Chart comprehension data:
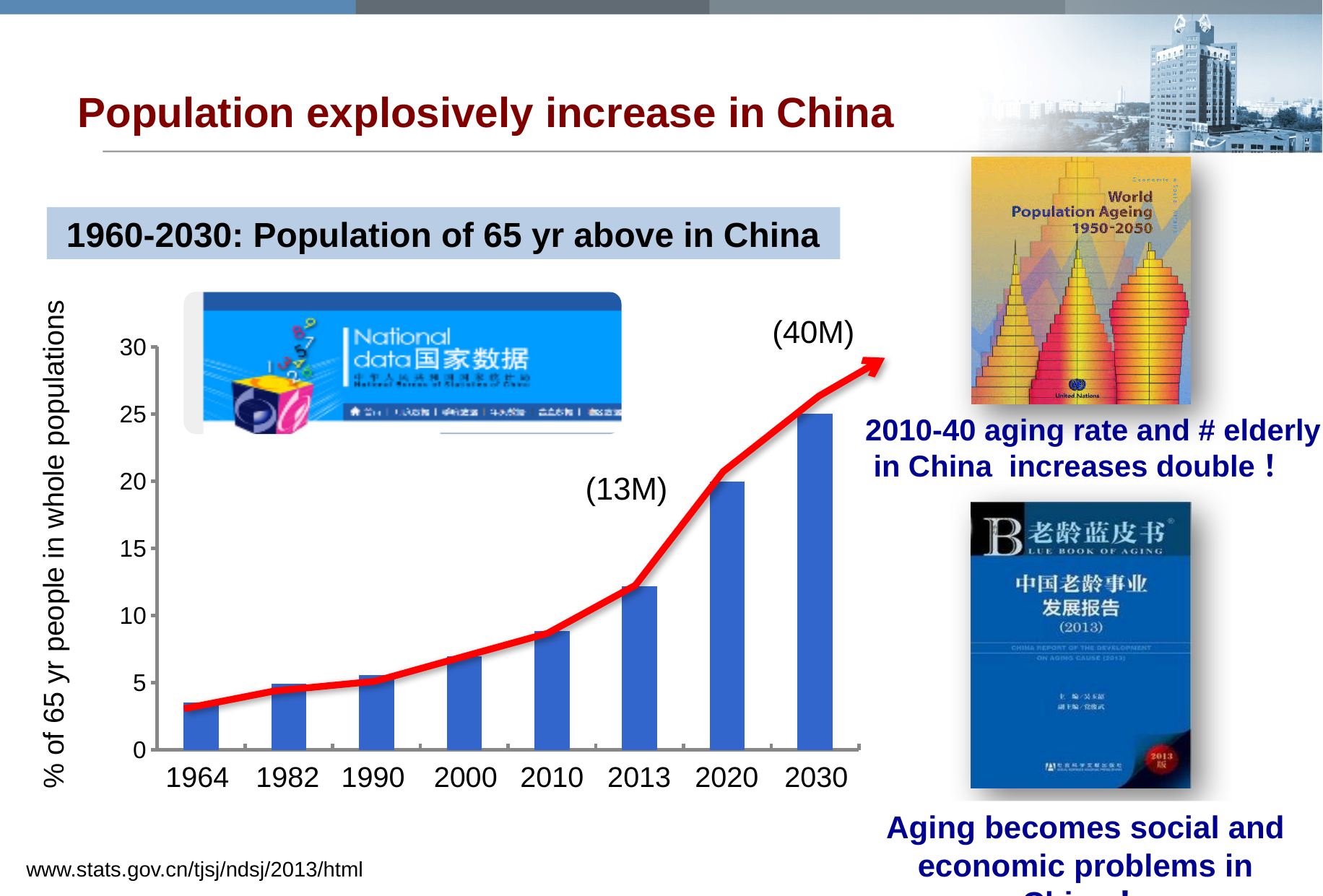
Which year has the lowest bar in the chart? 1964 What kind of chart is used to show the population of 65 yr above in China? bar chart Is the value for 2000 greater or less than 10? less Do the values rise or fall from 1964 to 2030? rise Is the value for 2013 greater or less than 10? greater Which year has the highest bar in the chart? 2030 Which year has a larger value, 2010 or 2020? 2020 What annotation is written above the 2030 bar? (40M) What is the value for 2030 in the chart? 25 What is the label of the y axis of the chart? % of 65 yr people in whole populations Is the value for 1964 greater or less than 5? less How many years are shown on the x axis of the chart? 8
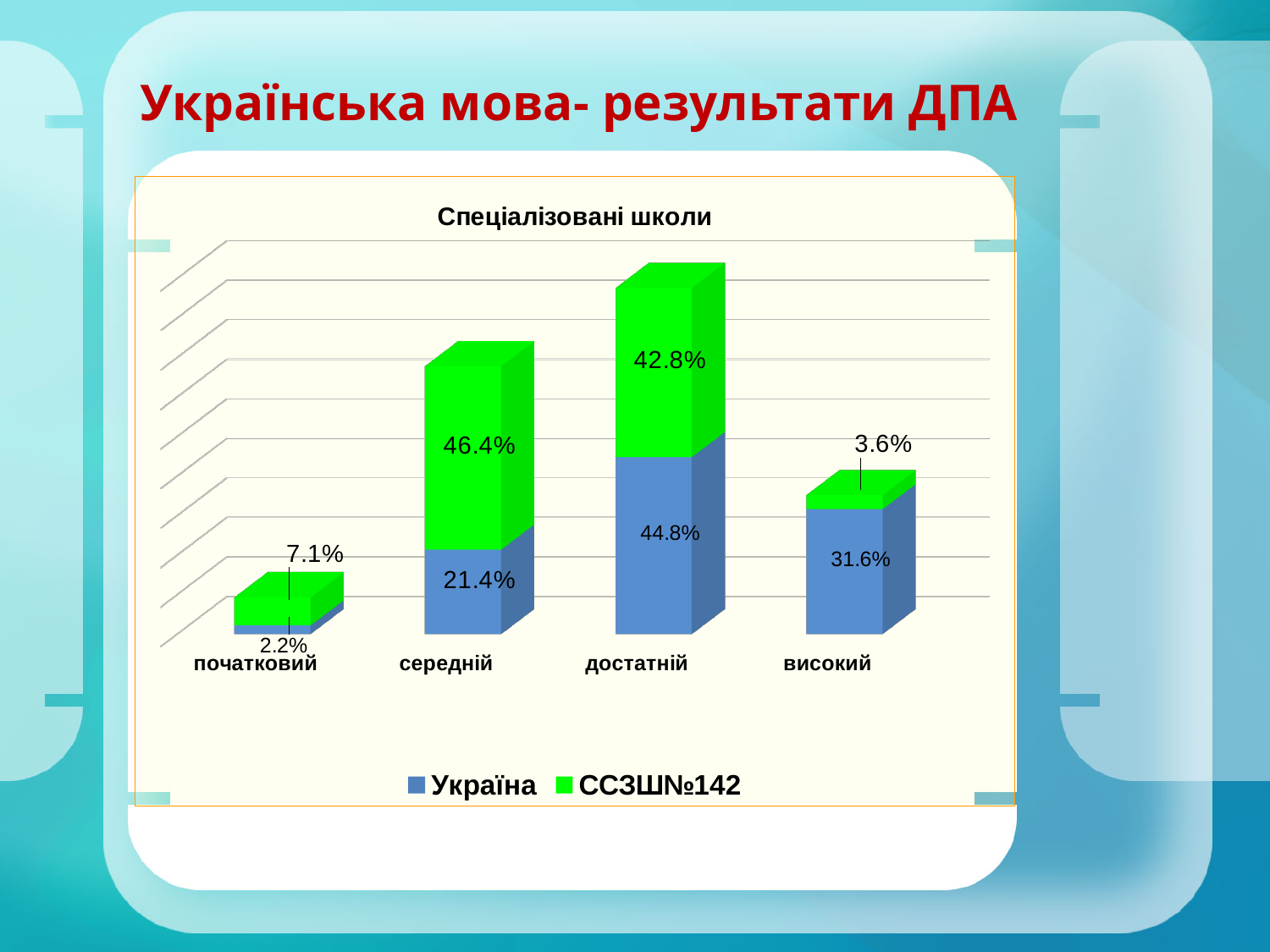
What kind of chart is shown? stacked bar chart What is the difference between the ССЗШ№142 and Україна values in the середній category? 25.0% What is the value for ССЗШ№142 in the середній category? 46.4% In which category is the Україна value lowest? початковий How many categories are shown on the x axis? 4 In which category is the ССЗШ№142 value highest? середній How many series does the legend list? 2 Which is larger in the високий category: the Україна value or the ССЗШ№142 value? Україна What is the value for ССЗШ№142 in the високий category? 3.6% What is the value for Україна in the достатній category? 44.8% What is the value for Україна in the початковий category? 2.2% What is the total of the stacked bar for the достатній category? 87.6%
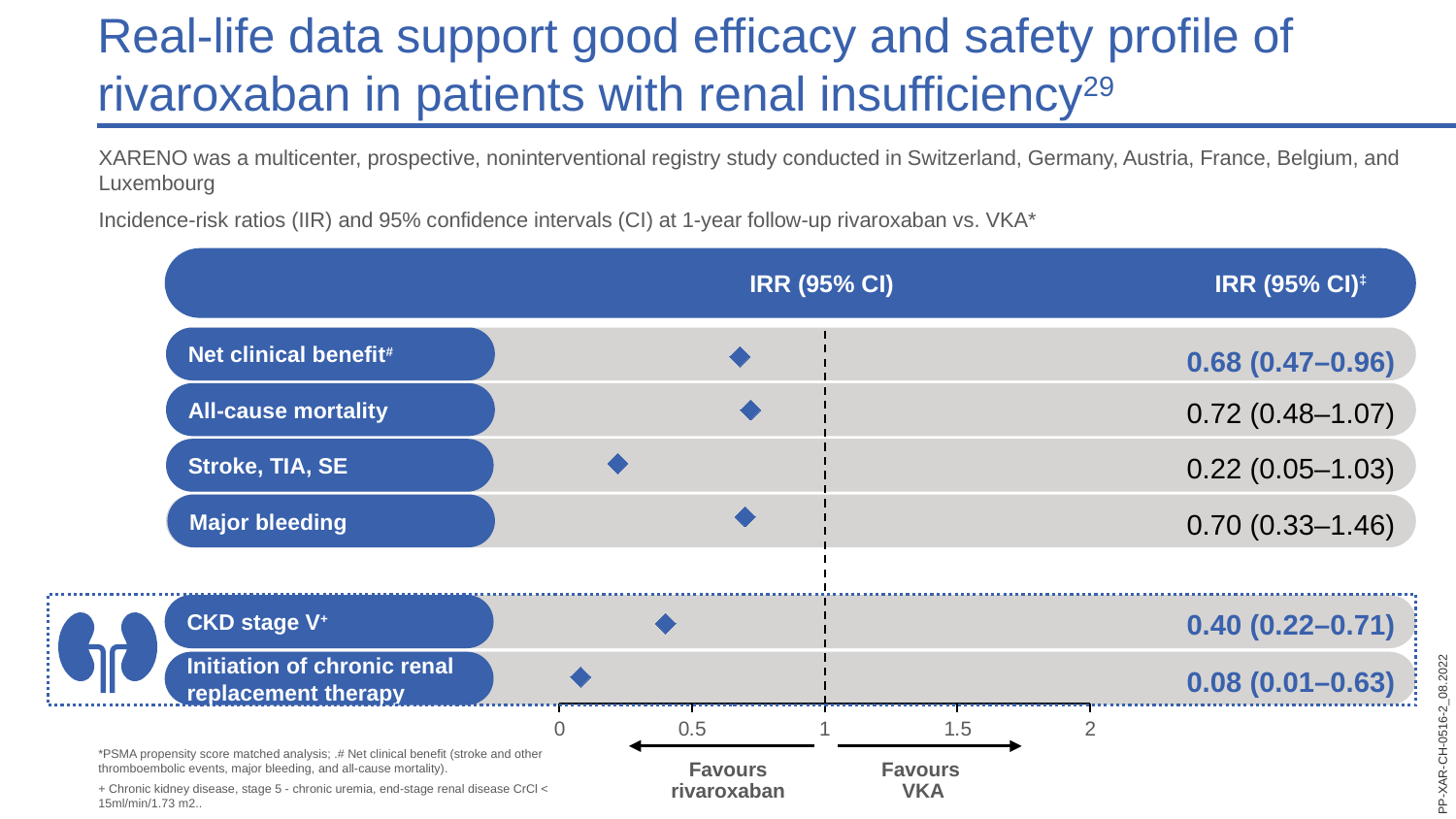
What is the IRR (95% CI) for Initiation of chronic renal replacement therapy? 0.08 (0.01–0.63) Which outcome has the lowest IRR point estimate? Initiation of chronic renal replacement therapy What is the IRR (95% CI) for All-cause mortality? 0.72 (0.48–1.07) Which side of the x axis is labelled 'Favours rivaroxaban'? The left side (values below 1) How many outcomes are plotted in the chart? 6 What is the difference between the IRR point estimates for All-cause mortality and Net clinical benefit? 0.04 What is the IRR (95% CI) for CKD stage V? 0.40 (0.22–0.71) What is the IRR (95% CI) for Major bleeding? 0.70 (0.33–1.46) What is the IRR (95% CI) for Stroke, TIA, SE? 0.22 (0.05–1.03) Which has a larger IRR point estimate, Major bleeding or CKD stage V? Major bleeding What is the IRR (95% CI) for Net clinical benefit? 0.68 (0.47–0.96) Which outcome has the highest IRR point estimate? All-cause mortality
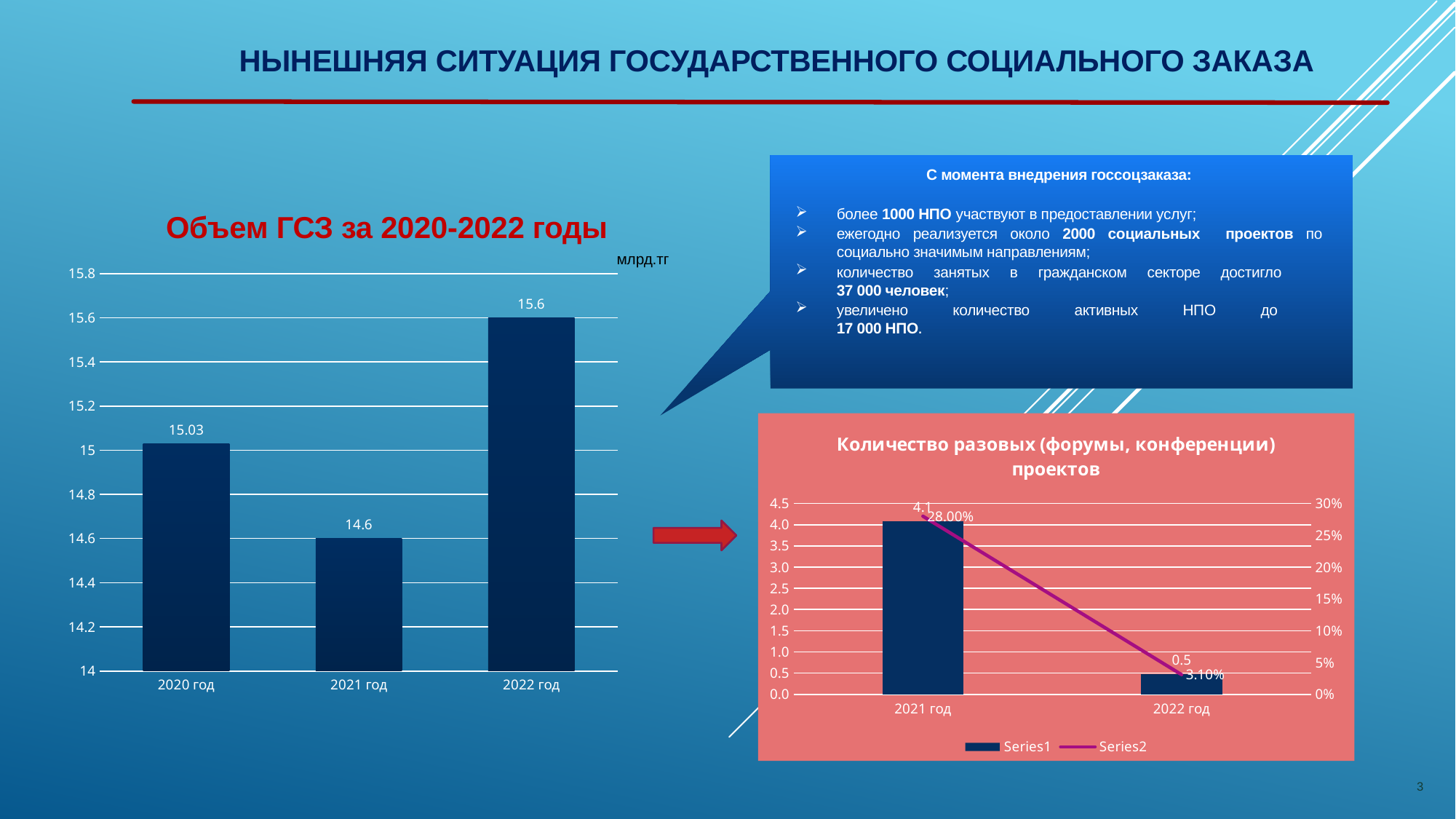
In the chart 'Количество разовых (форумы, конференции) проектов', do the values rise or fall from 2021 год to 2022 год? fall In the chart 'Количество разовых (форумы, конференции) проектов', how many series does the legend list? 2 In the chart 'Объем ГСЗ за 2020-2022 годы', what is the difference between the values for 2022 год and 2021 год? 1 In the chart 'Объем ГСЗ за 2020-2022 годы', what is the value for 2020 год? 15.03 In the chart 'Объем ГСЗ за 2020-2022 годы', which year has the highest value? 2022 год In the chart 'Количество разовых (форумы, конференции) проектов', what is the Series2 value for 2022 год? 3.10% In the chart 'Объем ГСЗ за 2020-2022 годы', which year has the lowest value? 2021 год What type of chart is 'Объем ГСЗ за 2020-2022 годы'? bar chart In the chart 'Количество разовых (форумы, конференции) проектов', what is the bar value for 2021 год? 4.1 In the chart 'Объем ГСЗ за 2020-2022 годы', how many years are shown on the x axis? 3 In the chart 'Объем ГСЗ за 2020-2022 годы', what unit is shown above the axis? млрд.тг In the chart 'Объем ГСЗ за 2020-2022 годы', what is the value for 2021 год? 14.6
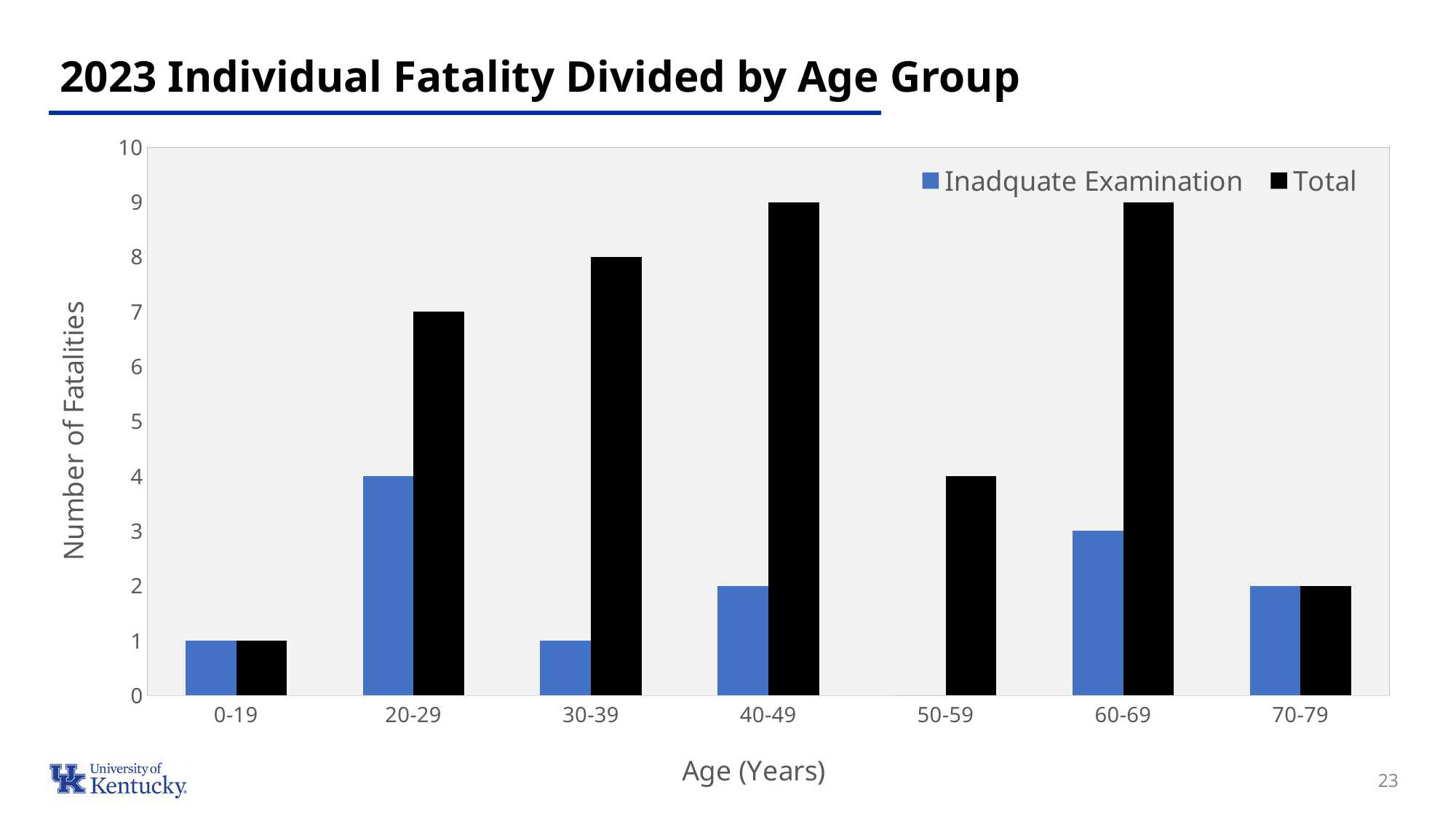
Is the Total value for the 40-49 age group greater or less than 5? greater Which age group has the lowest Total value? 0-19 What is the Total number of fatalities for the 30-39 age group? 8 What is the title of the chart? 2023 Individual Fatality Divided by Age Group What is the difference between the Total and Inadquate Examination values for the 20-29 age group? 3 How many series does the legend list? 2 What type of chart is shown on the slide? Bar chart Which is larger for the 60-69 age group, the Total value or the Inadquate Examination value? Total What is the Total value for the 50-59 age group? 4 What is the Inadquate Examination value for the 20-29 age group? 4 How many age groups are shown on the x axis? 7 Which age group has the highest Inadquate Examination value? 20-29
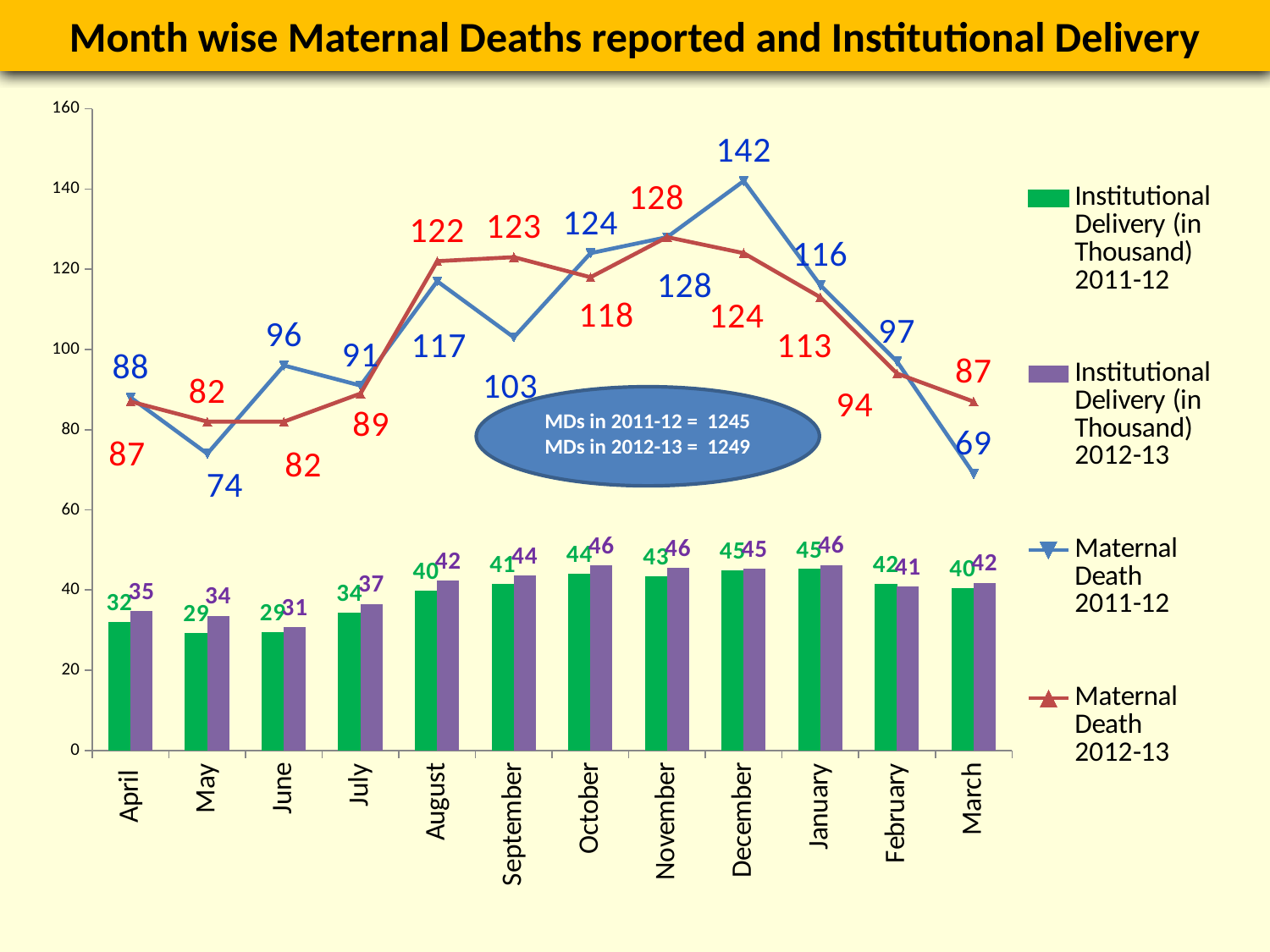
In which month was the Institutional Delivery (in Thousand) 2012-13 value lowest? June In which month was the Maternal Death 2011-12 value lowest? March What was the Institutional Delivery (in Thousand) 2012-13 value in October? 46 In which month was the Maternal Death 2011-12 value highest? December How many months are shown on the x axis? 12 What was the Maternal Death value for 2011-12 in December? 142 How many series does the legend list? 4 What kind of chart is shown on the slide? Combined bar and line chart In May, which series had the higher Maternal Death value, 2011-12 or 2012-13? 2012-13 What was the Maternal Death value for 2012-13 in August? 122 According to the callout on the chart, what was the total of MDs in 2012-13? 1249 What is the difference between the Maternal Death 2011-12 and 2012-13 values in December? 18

*Assignment*: Will you retype each of the entries above word for word, leaving the pictures out?

*Output*:
Which year has the lowest bar in the chart? 1964 What kind of chart is used to show the population of 65 yr above in China? bar chart Is the value for 2000 greater or less than 10? less Do the values rise or fall from 1964 to 2030? rise Is the value for 2013 greater or less than 10? greater Which year has the highest bar in the chart? 2030 Which year has a larger value, 2010 or 2020? 2020 What annotation is written above the 2030 bar? (40M) What is the value for 2030 in the chart? 25 What is the label of the y axis of the chart? % of 65 yr people in whole populations Is the value for 1964 greater or less than 5? less How many years are shown on the x axis of the chart? 8
What kind of chart is shown? stacked bar chart What is the difference between the ССЗШ№142 and Україна values in the середній category? 25.0% What is the value for ССЗШ№142 in the середній category? 46.4% In which category is the Україна value lowest? початковий How many categories are shown on the x axis? 4 In which category is the ССЗШ№142 value highest? середній How many series does the legend list? 2 Which is larger in the високий category: the Україна value or the ССЗШ№142 value? Україна What is the value for ССЗШ№142 in the високий category? 3.6% What is the value for Україна in the достатній category? 44.8% What is the value for Україна in the початковий category? 2.2% What is the total of the stacked bar for the достатній category? 87.6%
What is the IRR (95% CI) for Initiation of chronic renal replacement therapy? 0.08 (0.01–0.63) Which outcome has the lowest IRR point estimate? Initiation of chronic renal replacement therapy What is the IRR (95% CI) for All-cause mortality? 0.72 (0.48–1.07) Which side of the x axis is labelled 'Favours rivaroxaban'? The left side (values below 1) How many outcomes are plotted in the chart? 6 What is the difference between the IRR point estimates for All-cause mortality and Net clinical benefit? 0.04 What is the IRR (95% CI) for CKD stage V? 0.40 (0.22–0.71) What is the IRR (95% CI) for Major bleeding? 0.70 (0.33–1.46) What is the IRR (95% CI) for Stroke, TIA, SE? 0.22 (0.05–1.03) Which has a larger IRR point estimate, Major bleeding or CKD stage V? Major bleeding What is the IRR (95% CI) for Net clinical benefit? 0.68 (0.47–0.96) Which outcome has the highest IRR point estimate? All-cause mortality
In the chart 'Количество разовых (форумы, конференции) проектов', do the values rise or fall from 2021 год to 2022 год? fall In the chart 'Количество разовых (форумы, конференции) проектов', how many series does the legend list? 2 In the chart 'Объем ГСЗ за 2020-2022 годы', what is the difference between the values for 2022 год and 2021 год? 1 In the chart 'Объем ГСЗ за 2020-2022 годы', what is the value for 2020 год? 15.03 In the chart 'Объем ГСЗ за 2020-2022 годы', which year has the highest value? 2022 год In the chart 'Количество разовых (форумы, конференции) проектов', what is the Series2 value for 2022 год? 3.10% In the chart 'Объем ГСЗ за 2020-2022 годы', which year has the lowest value? 2021 год What type of chart is 'Объем ГСЗ за 2020-2022 годы'? bar chart In the chart 'Количество разовых (форумы, конференции) проектов', what is the bar value for 2021 год? 4.1 In the chart 'Объем ГСЗ за 2020-2022 годы', how many years are shown on the x axis? 3 In the chart 'Объем ГСЗ за 2020-2022 годы', what unit is shown above the axis? млрд.тг In the chart 'Объем ГСЗ за 2020-2022 годы', what is the value for 2021 год? 14.6
Is the Total value for the 40-49 age group greater or less than 5? greater Which age group has the lowest Total value? 0-19 What is the Total number of fatalities for the 30-39 age group? 8 What is the title of the chart? 2023 Individual Fatality Divided by Age Group What is the difference between the Total and Inadquate Examination values for the 20-29 age group? 3 How many series does the legend list? 2 What type of chart is shown on the slide? Bar chart Which is larger for the 60-69 age group, the Total value or the Inadquate Examination value? Total What is the Total value for the 50-59 age group? 4 What is the Inadquate Examination value for the 20-29 age group? 4 How many age groups are shown on the x axis? 7 Which age group has the highest Inadquate Examination value? 20-29
In which month was the Institutional Delivery (in Thousand) 2012-13 value lowest? June In which month was the Maternal Death 2011-12 value lowest? March What was the Institutional Delivery (in Thousand) 2012-13 value in October? 46 In which month was the Maternal Death 2011-12 value highest? December How many months are shown on the x axis? 12 What was the Maternal Death value for 2011-12 in December? 142 How many series does the legend list? 4 What kind of chart is shown on the slide? Combined bar and line chart In May, which series had the higher Maternal Death value, 2011-12 or 2012-13? 2012-13 What was the Maternal Death value for 2012-13 in August? 122 According to the callout on the chart, what was the total of MDs in 2012-13? 1249 What is the difference between the Maternal Death 2011-12 and 2012-13 values in December? 18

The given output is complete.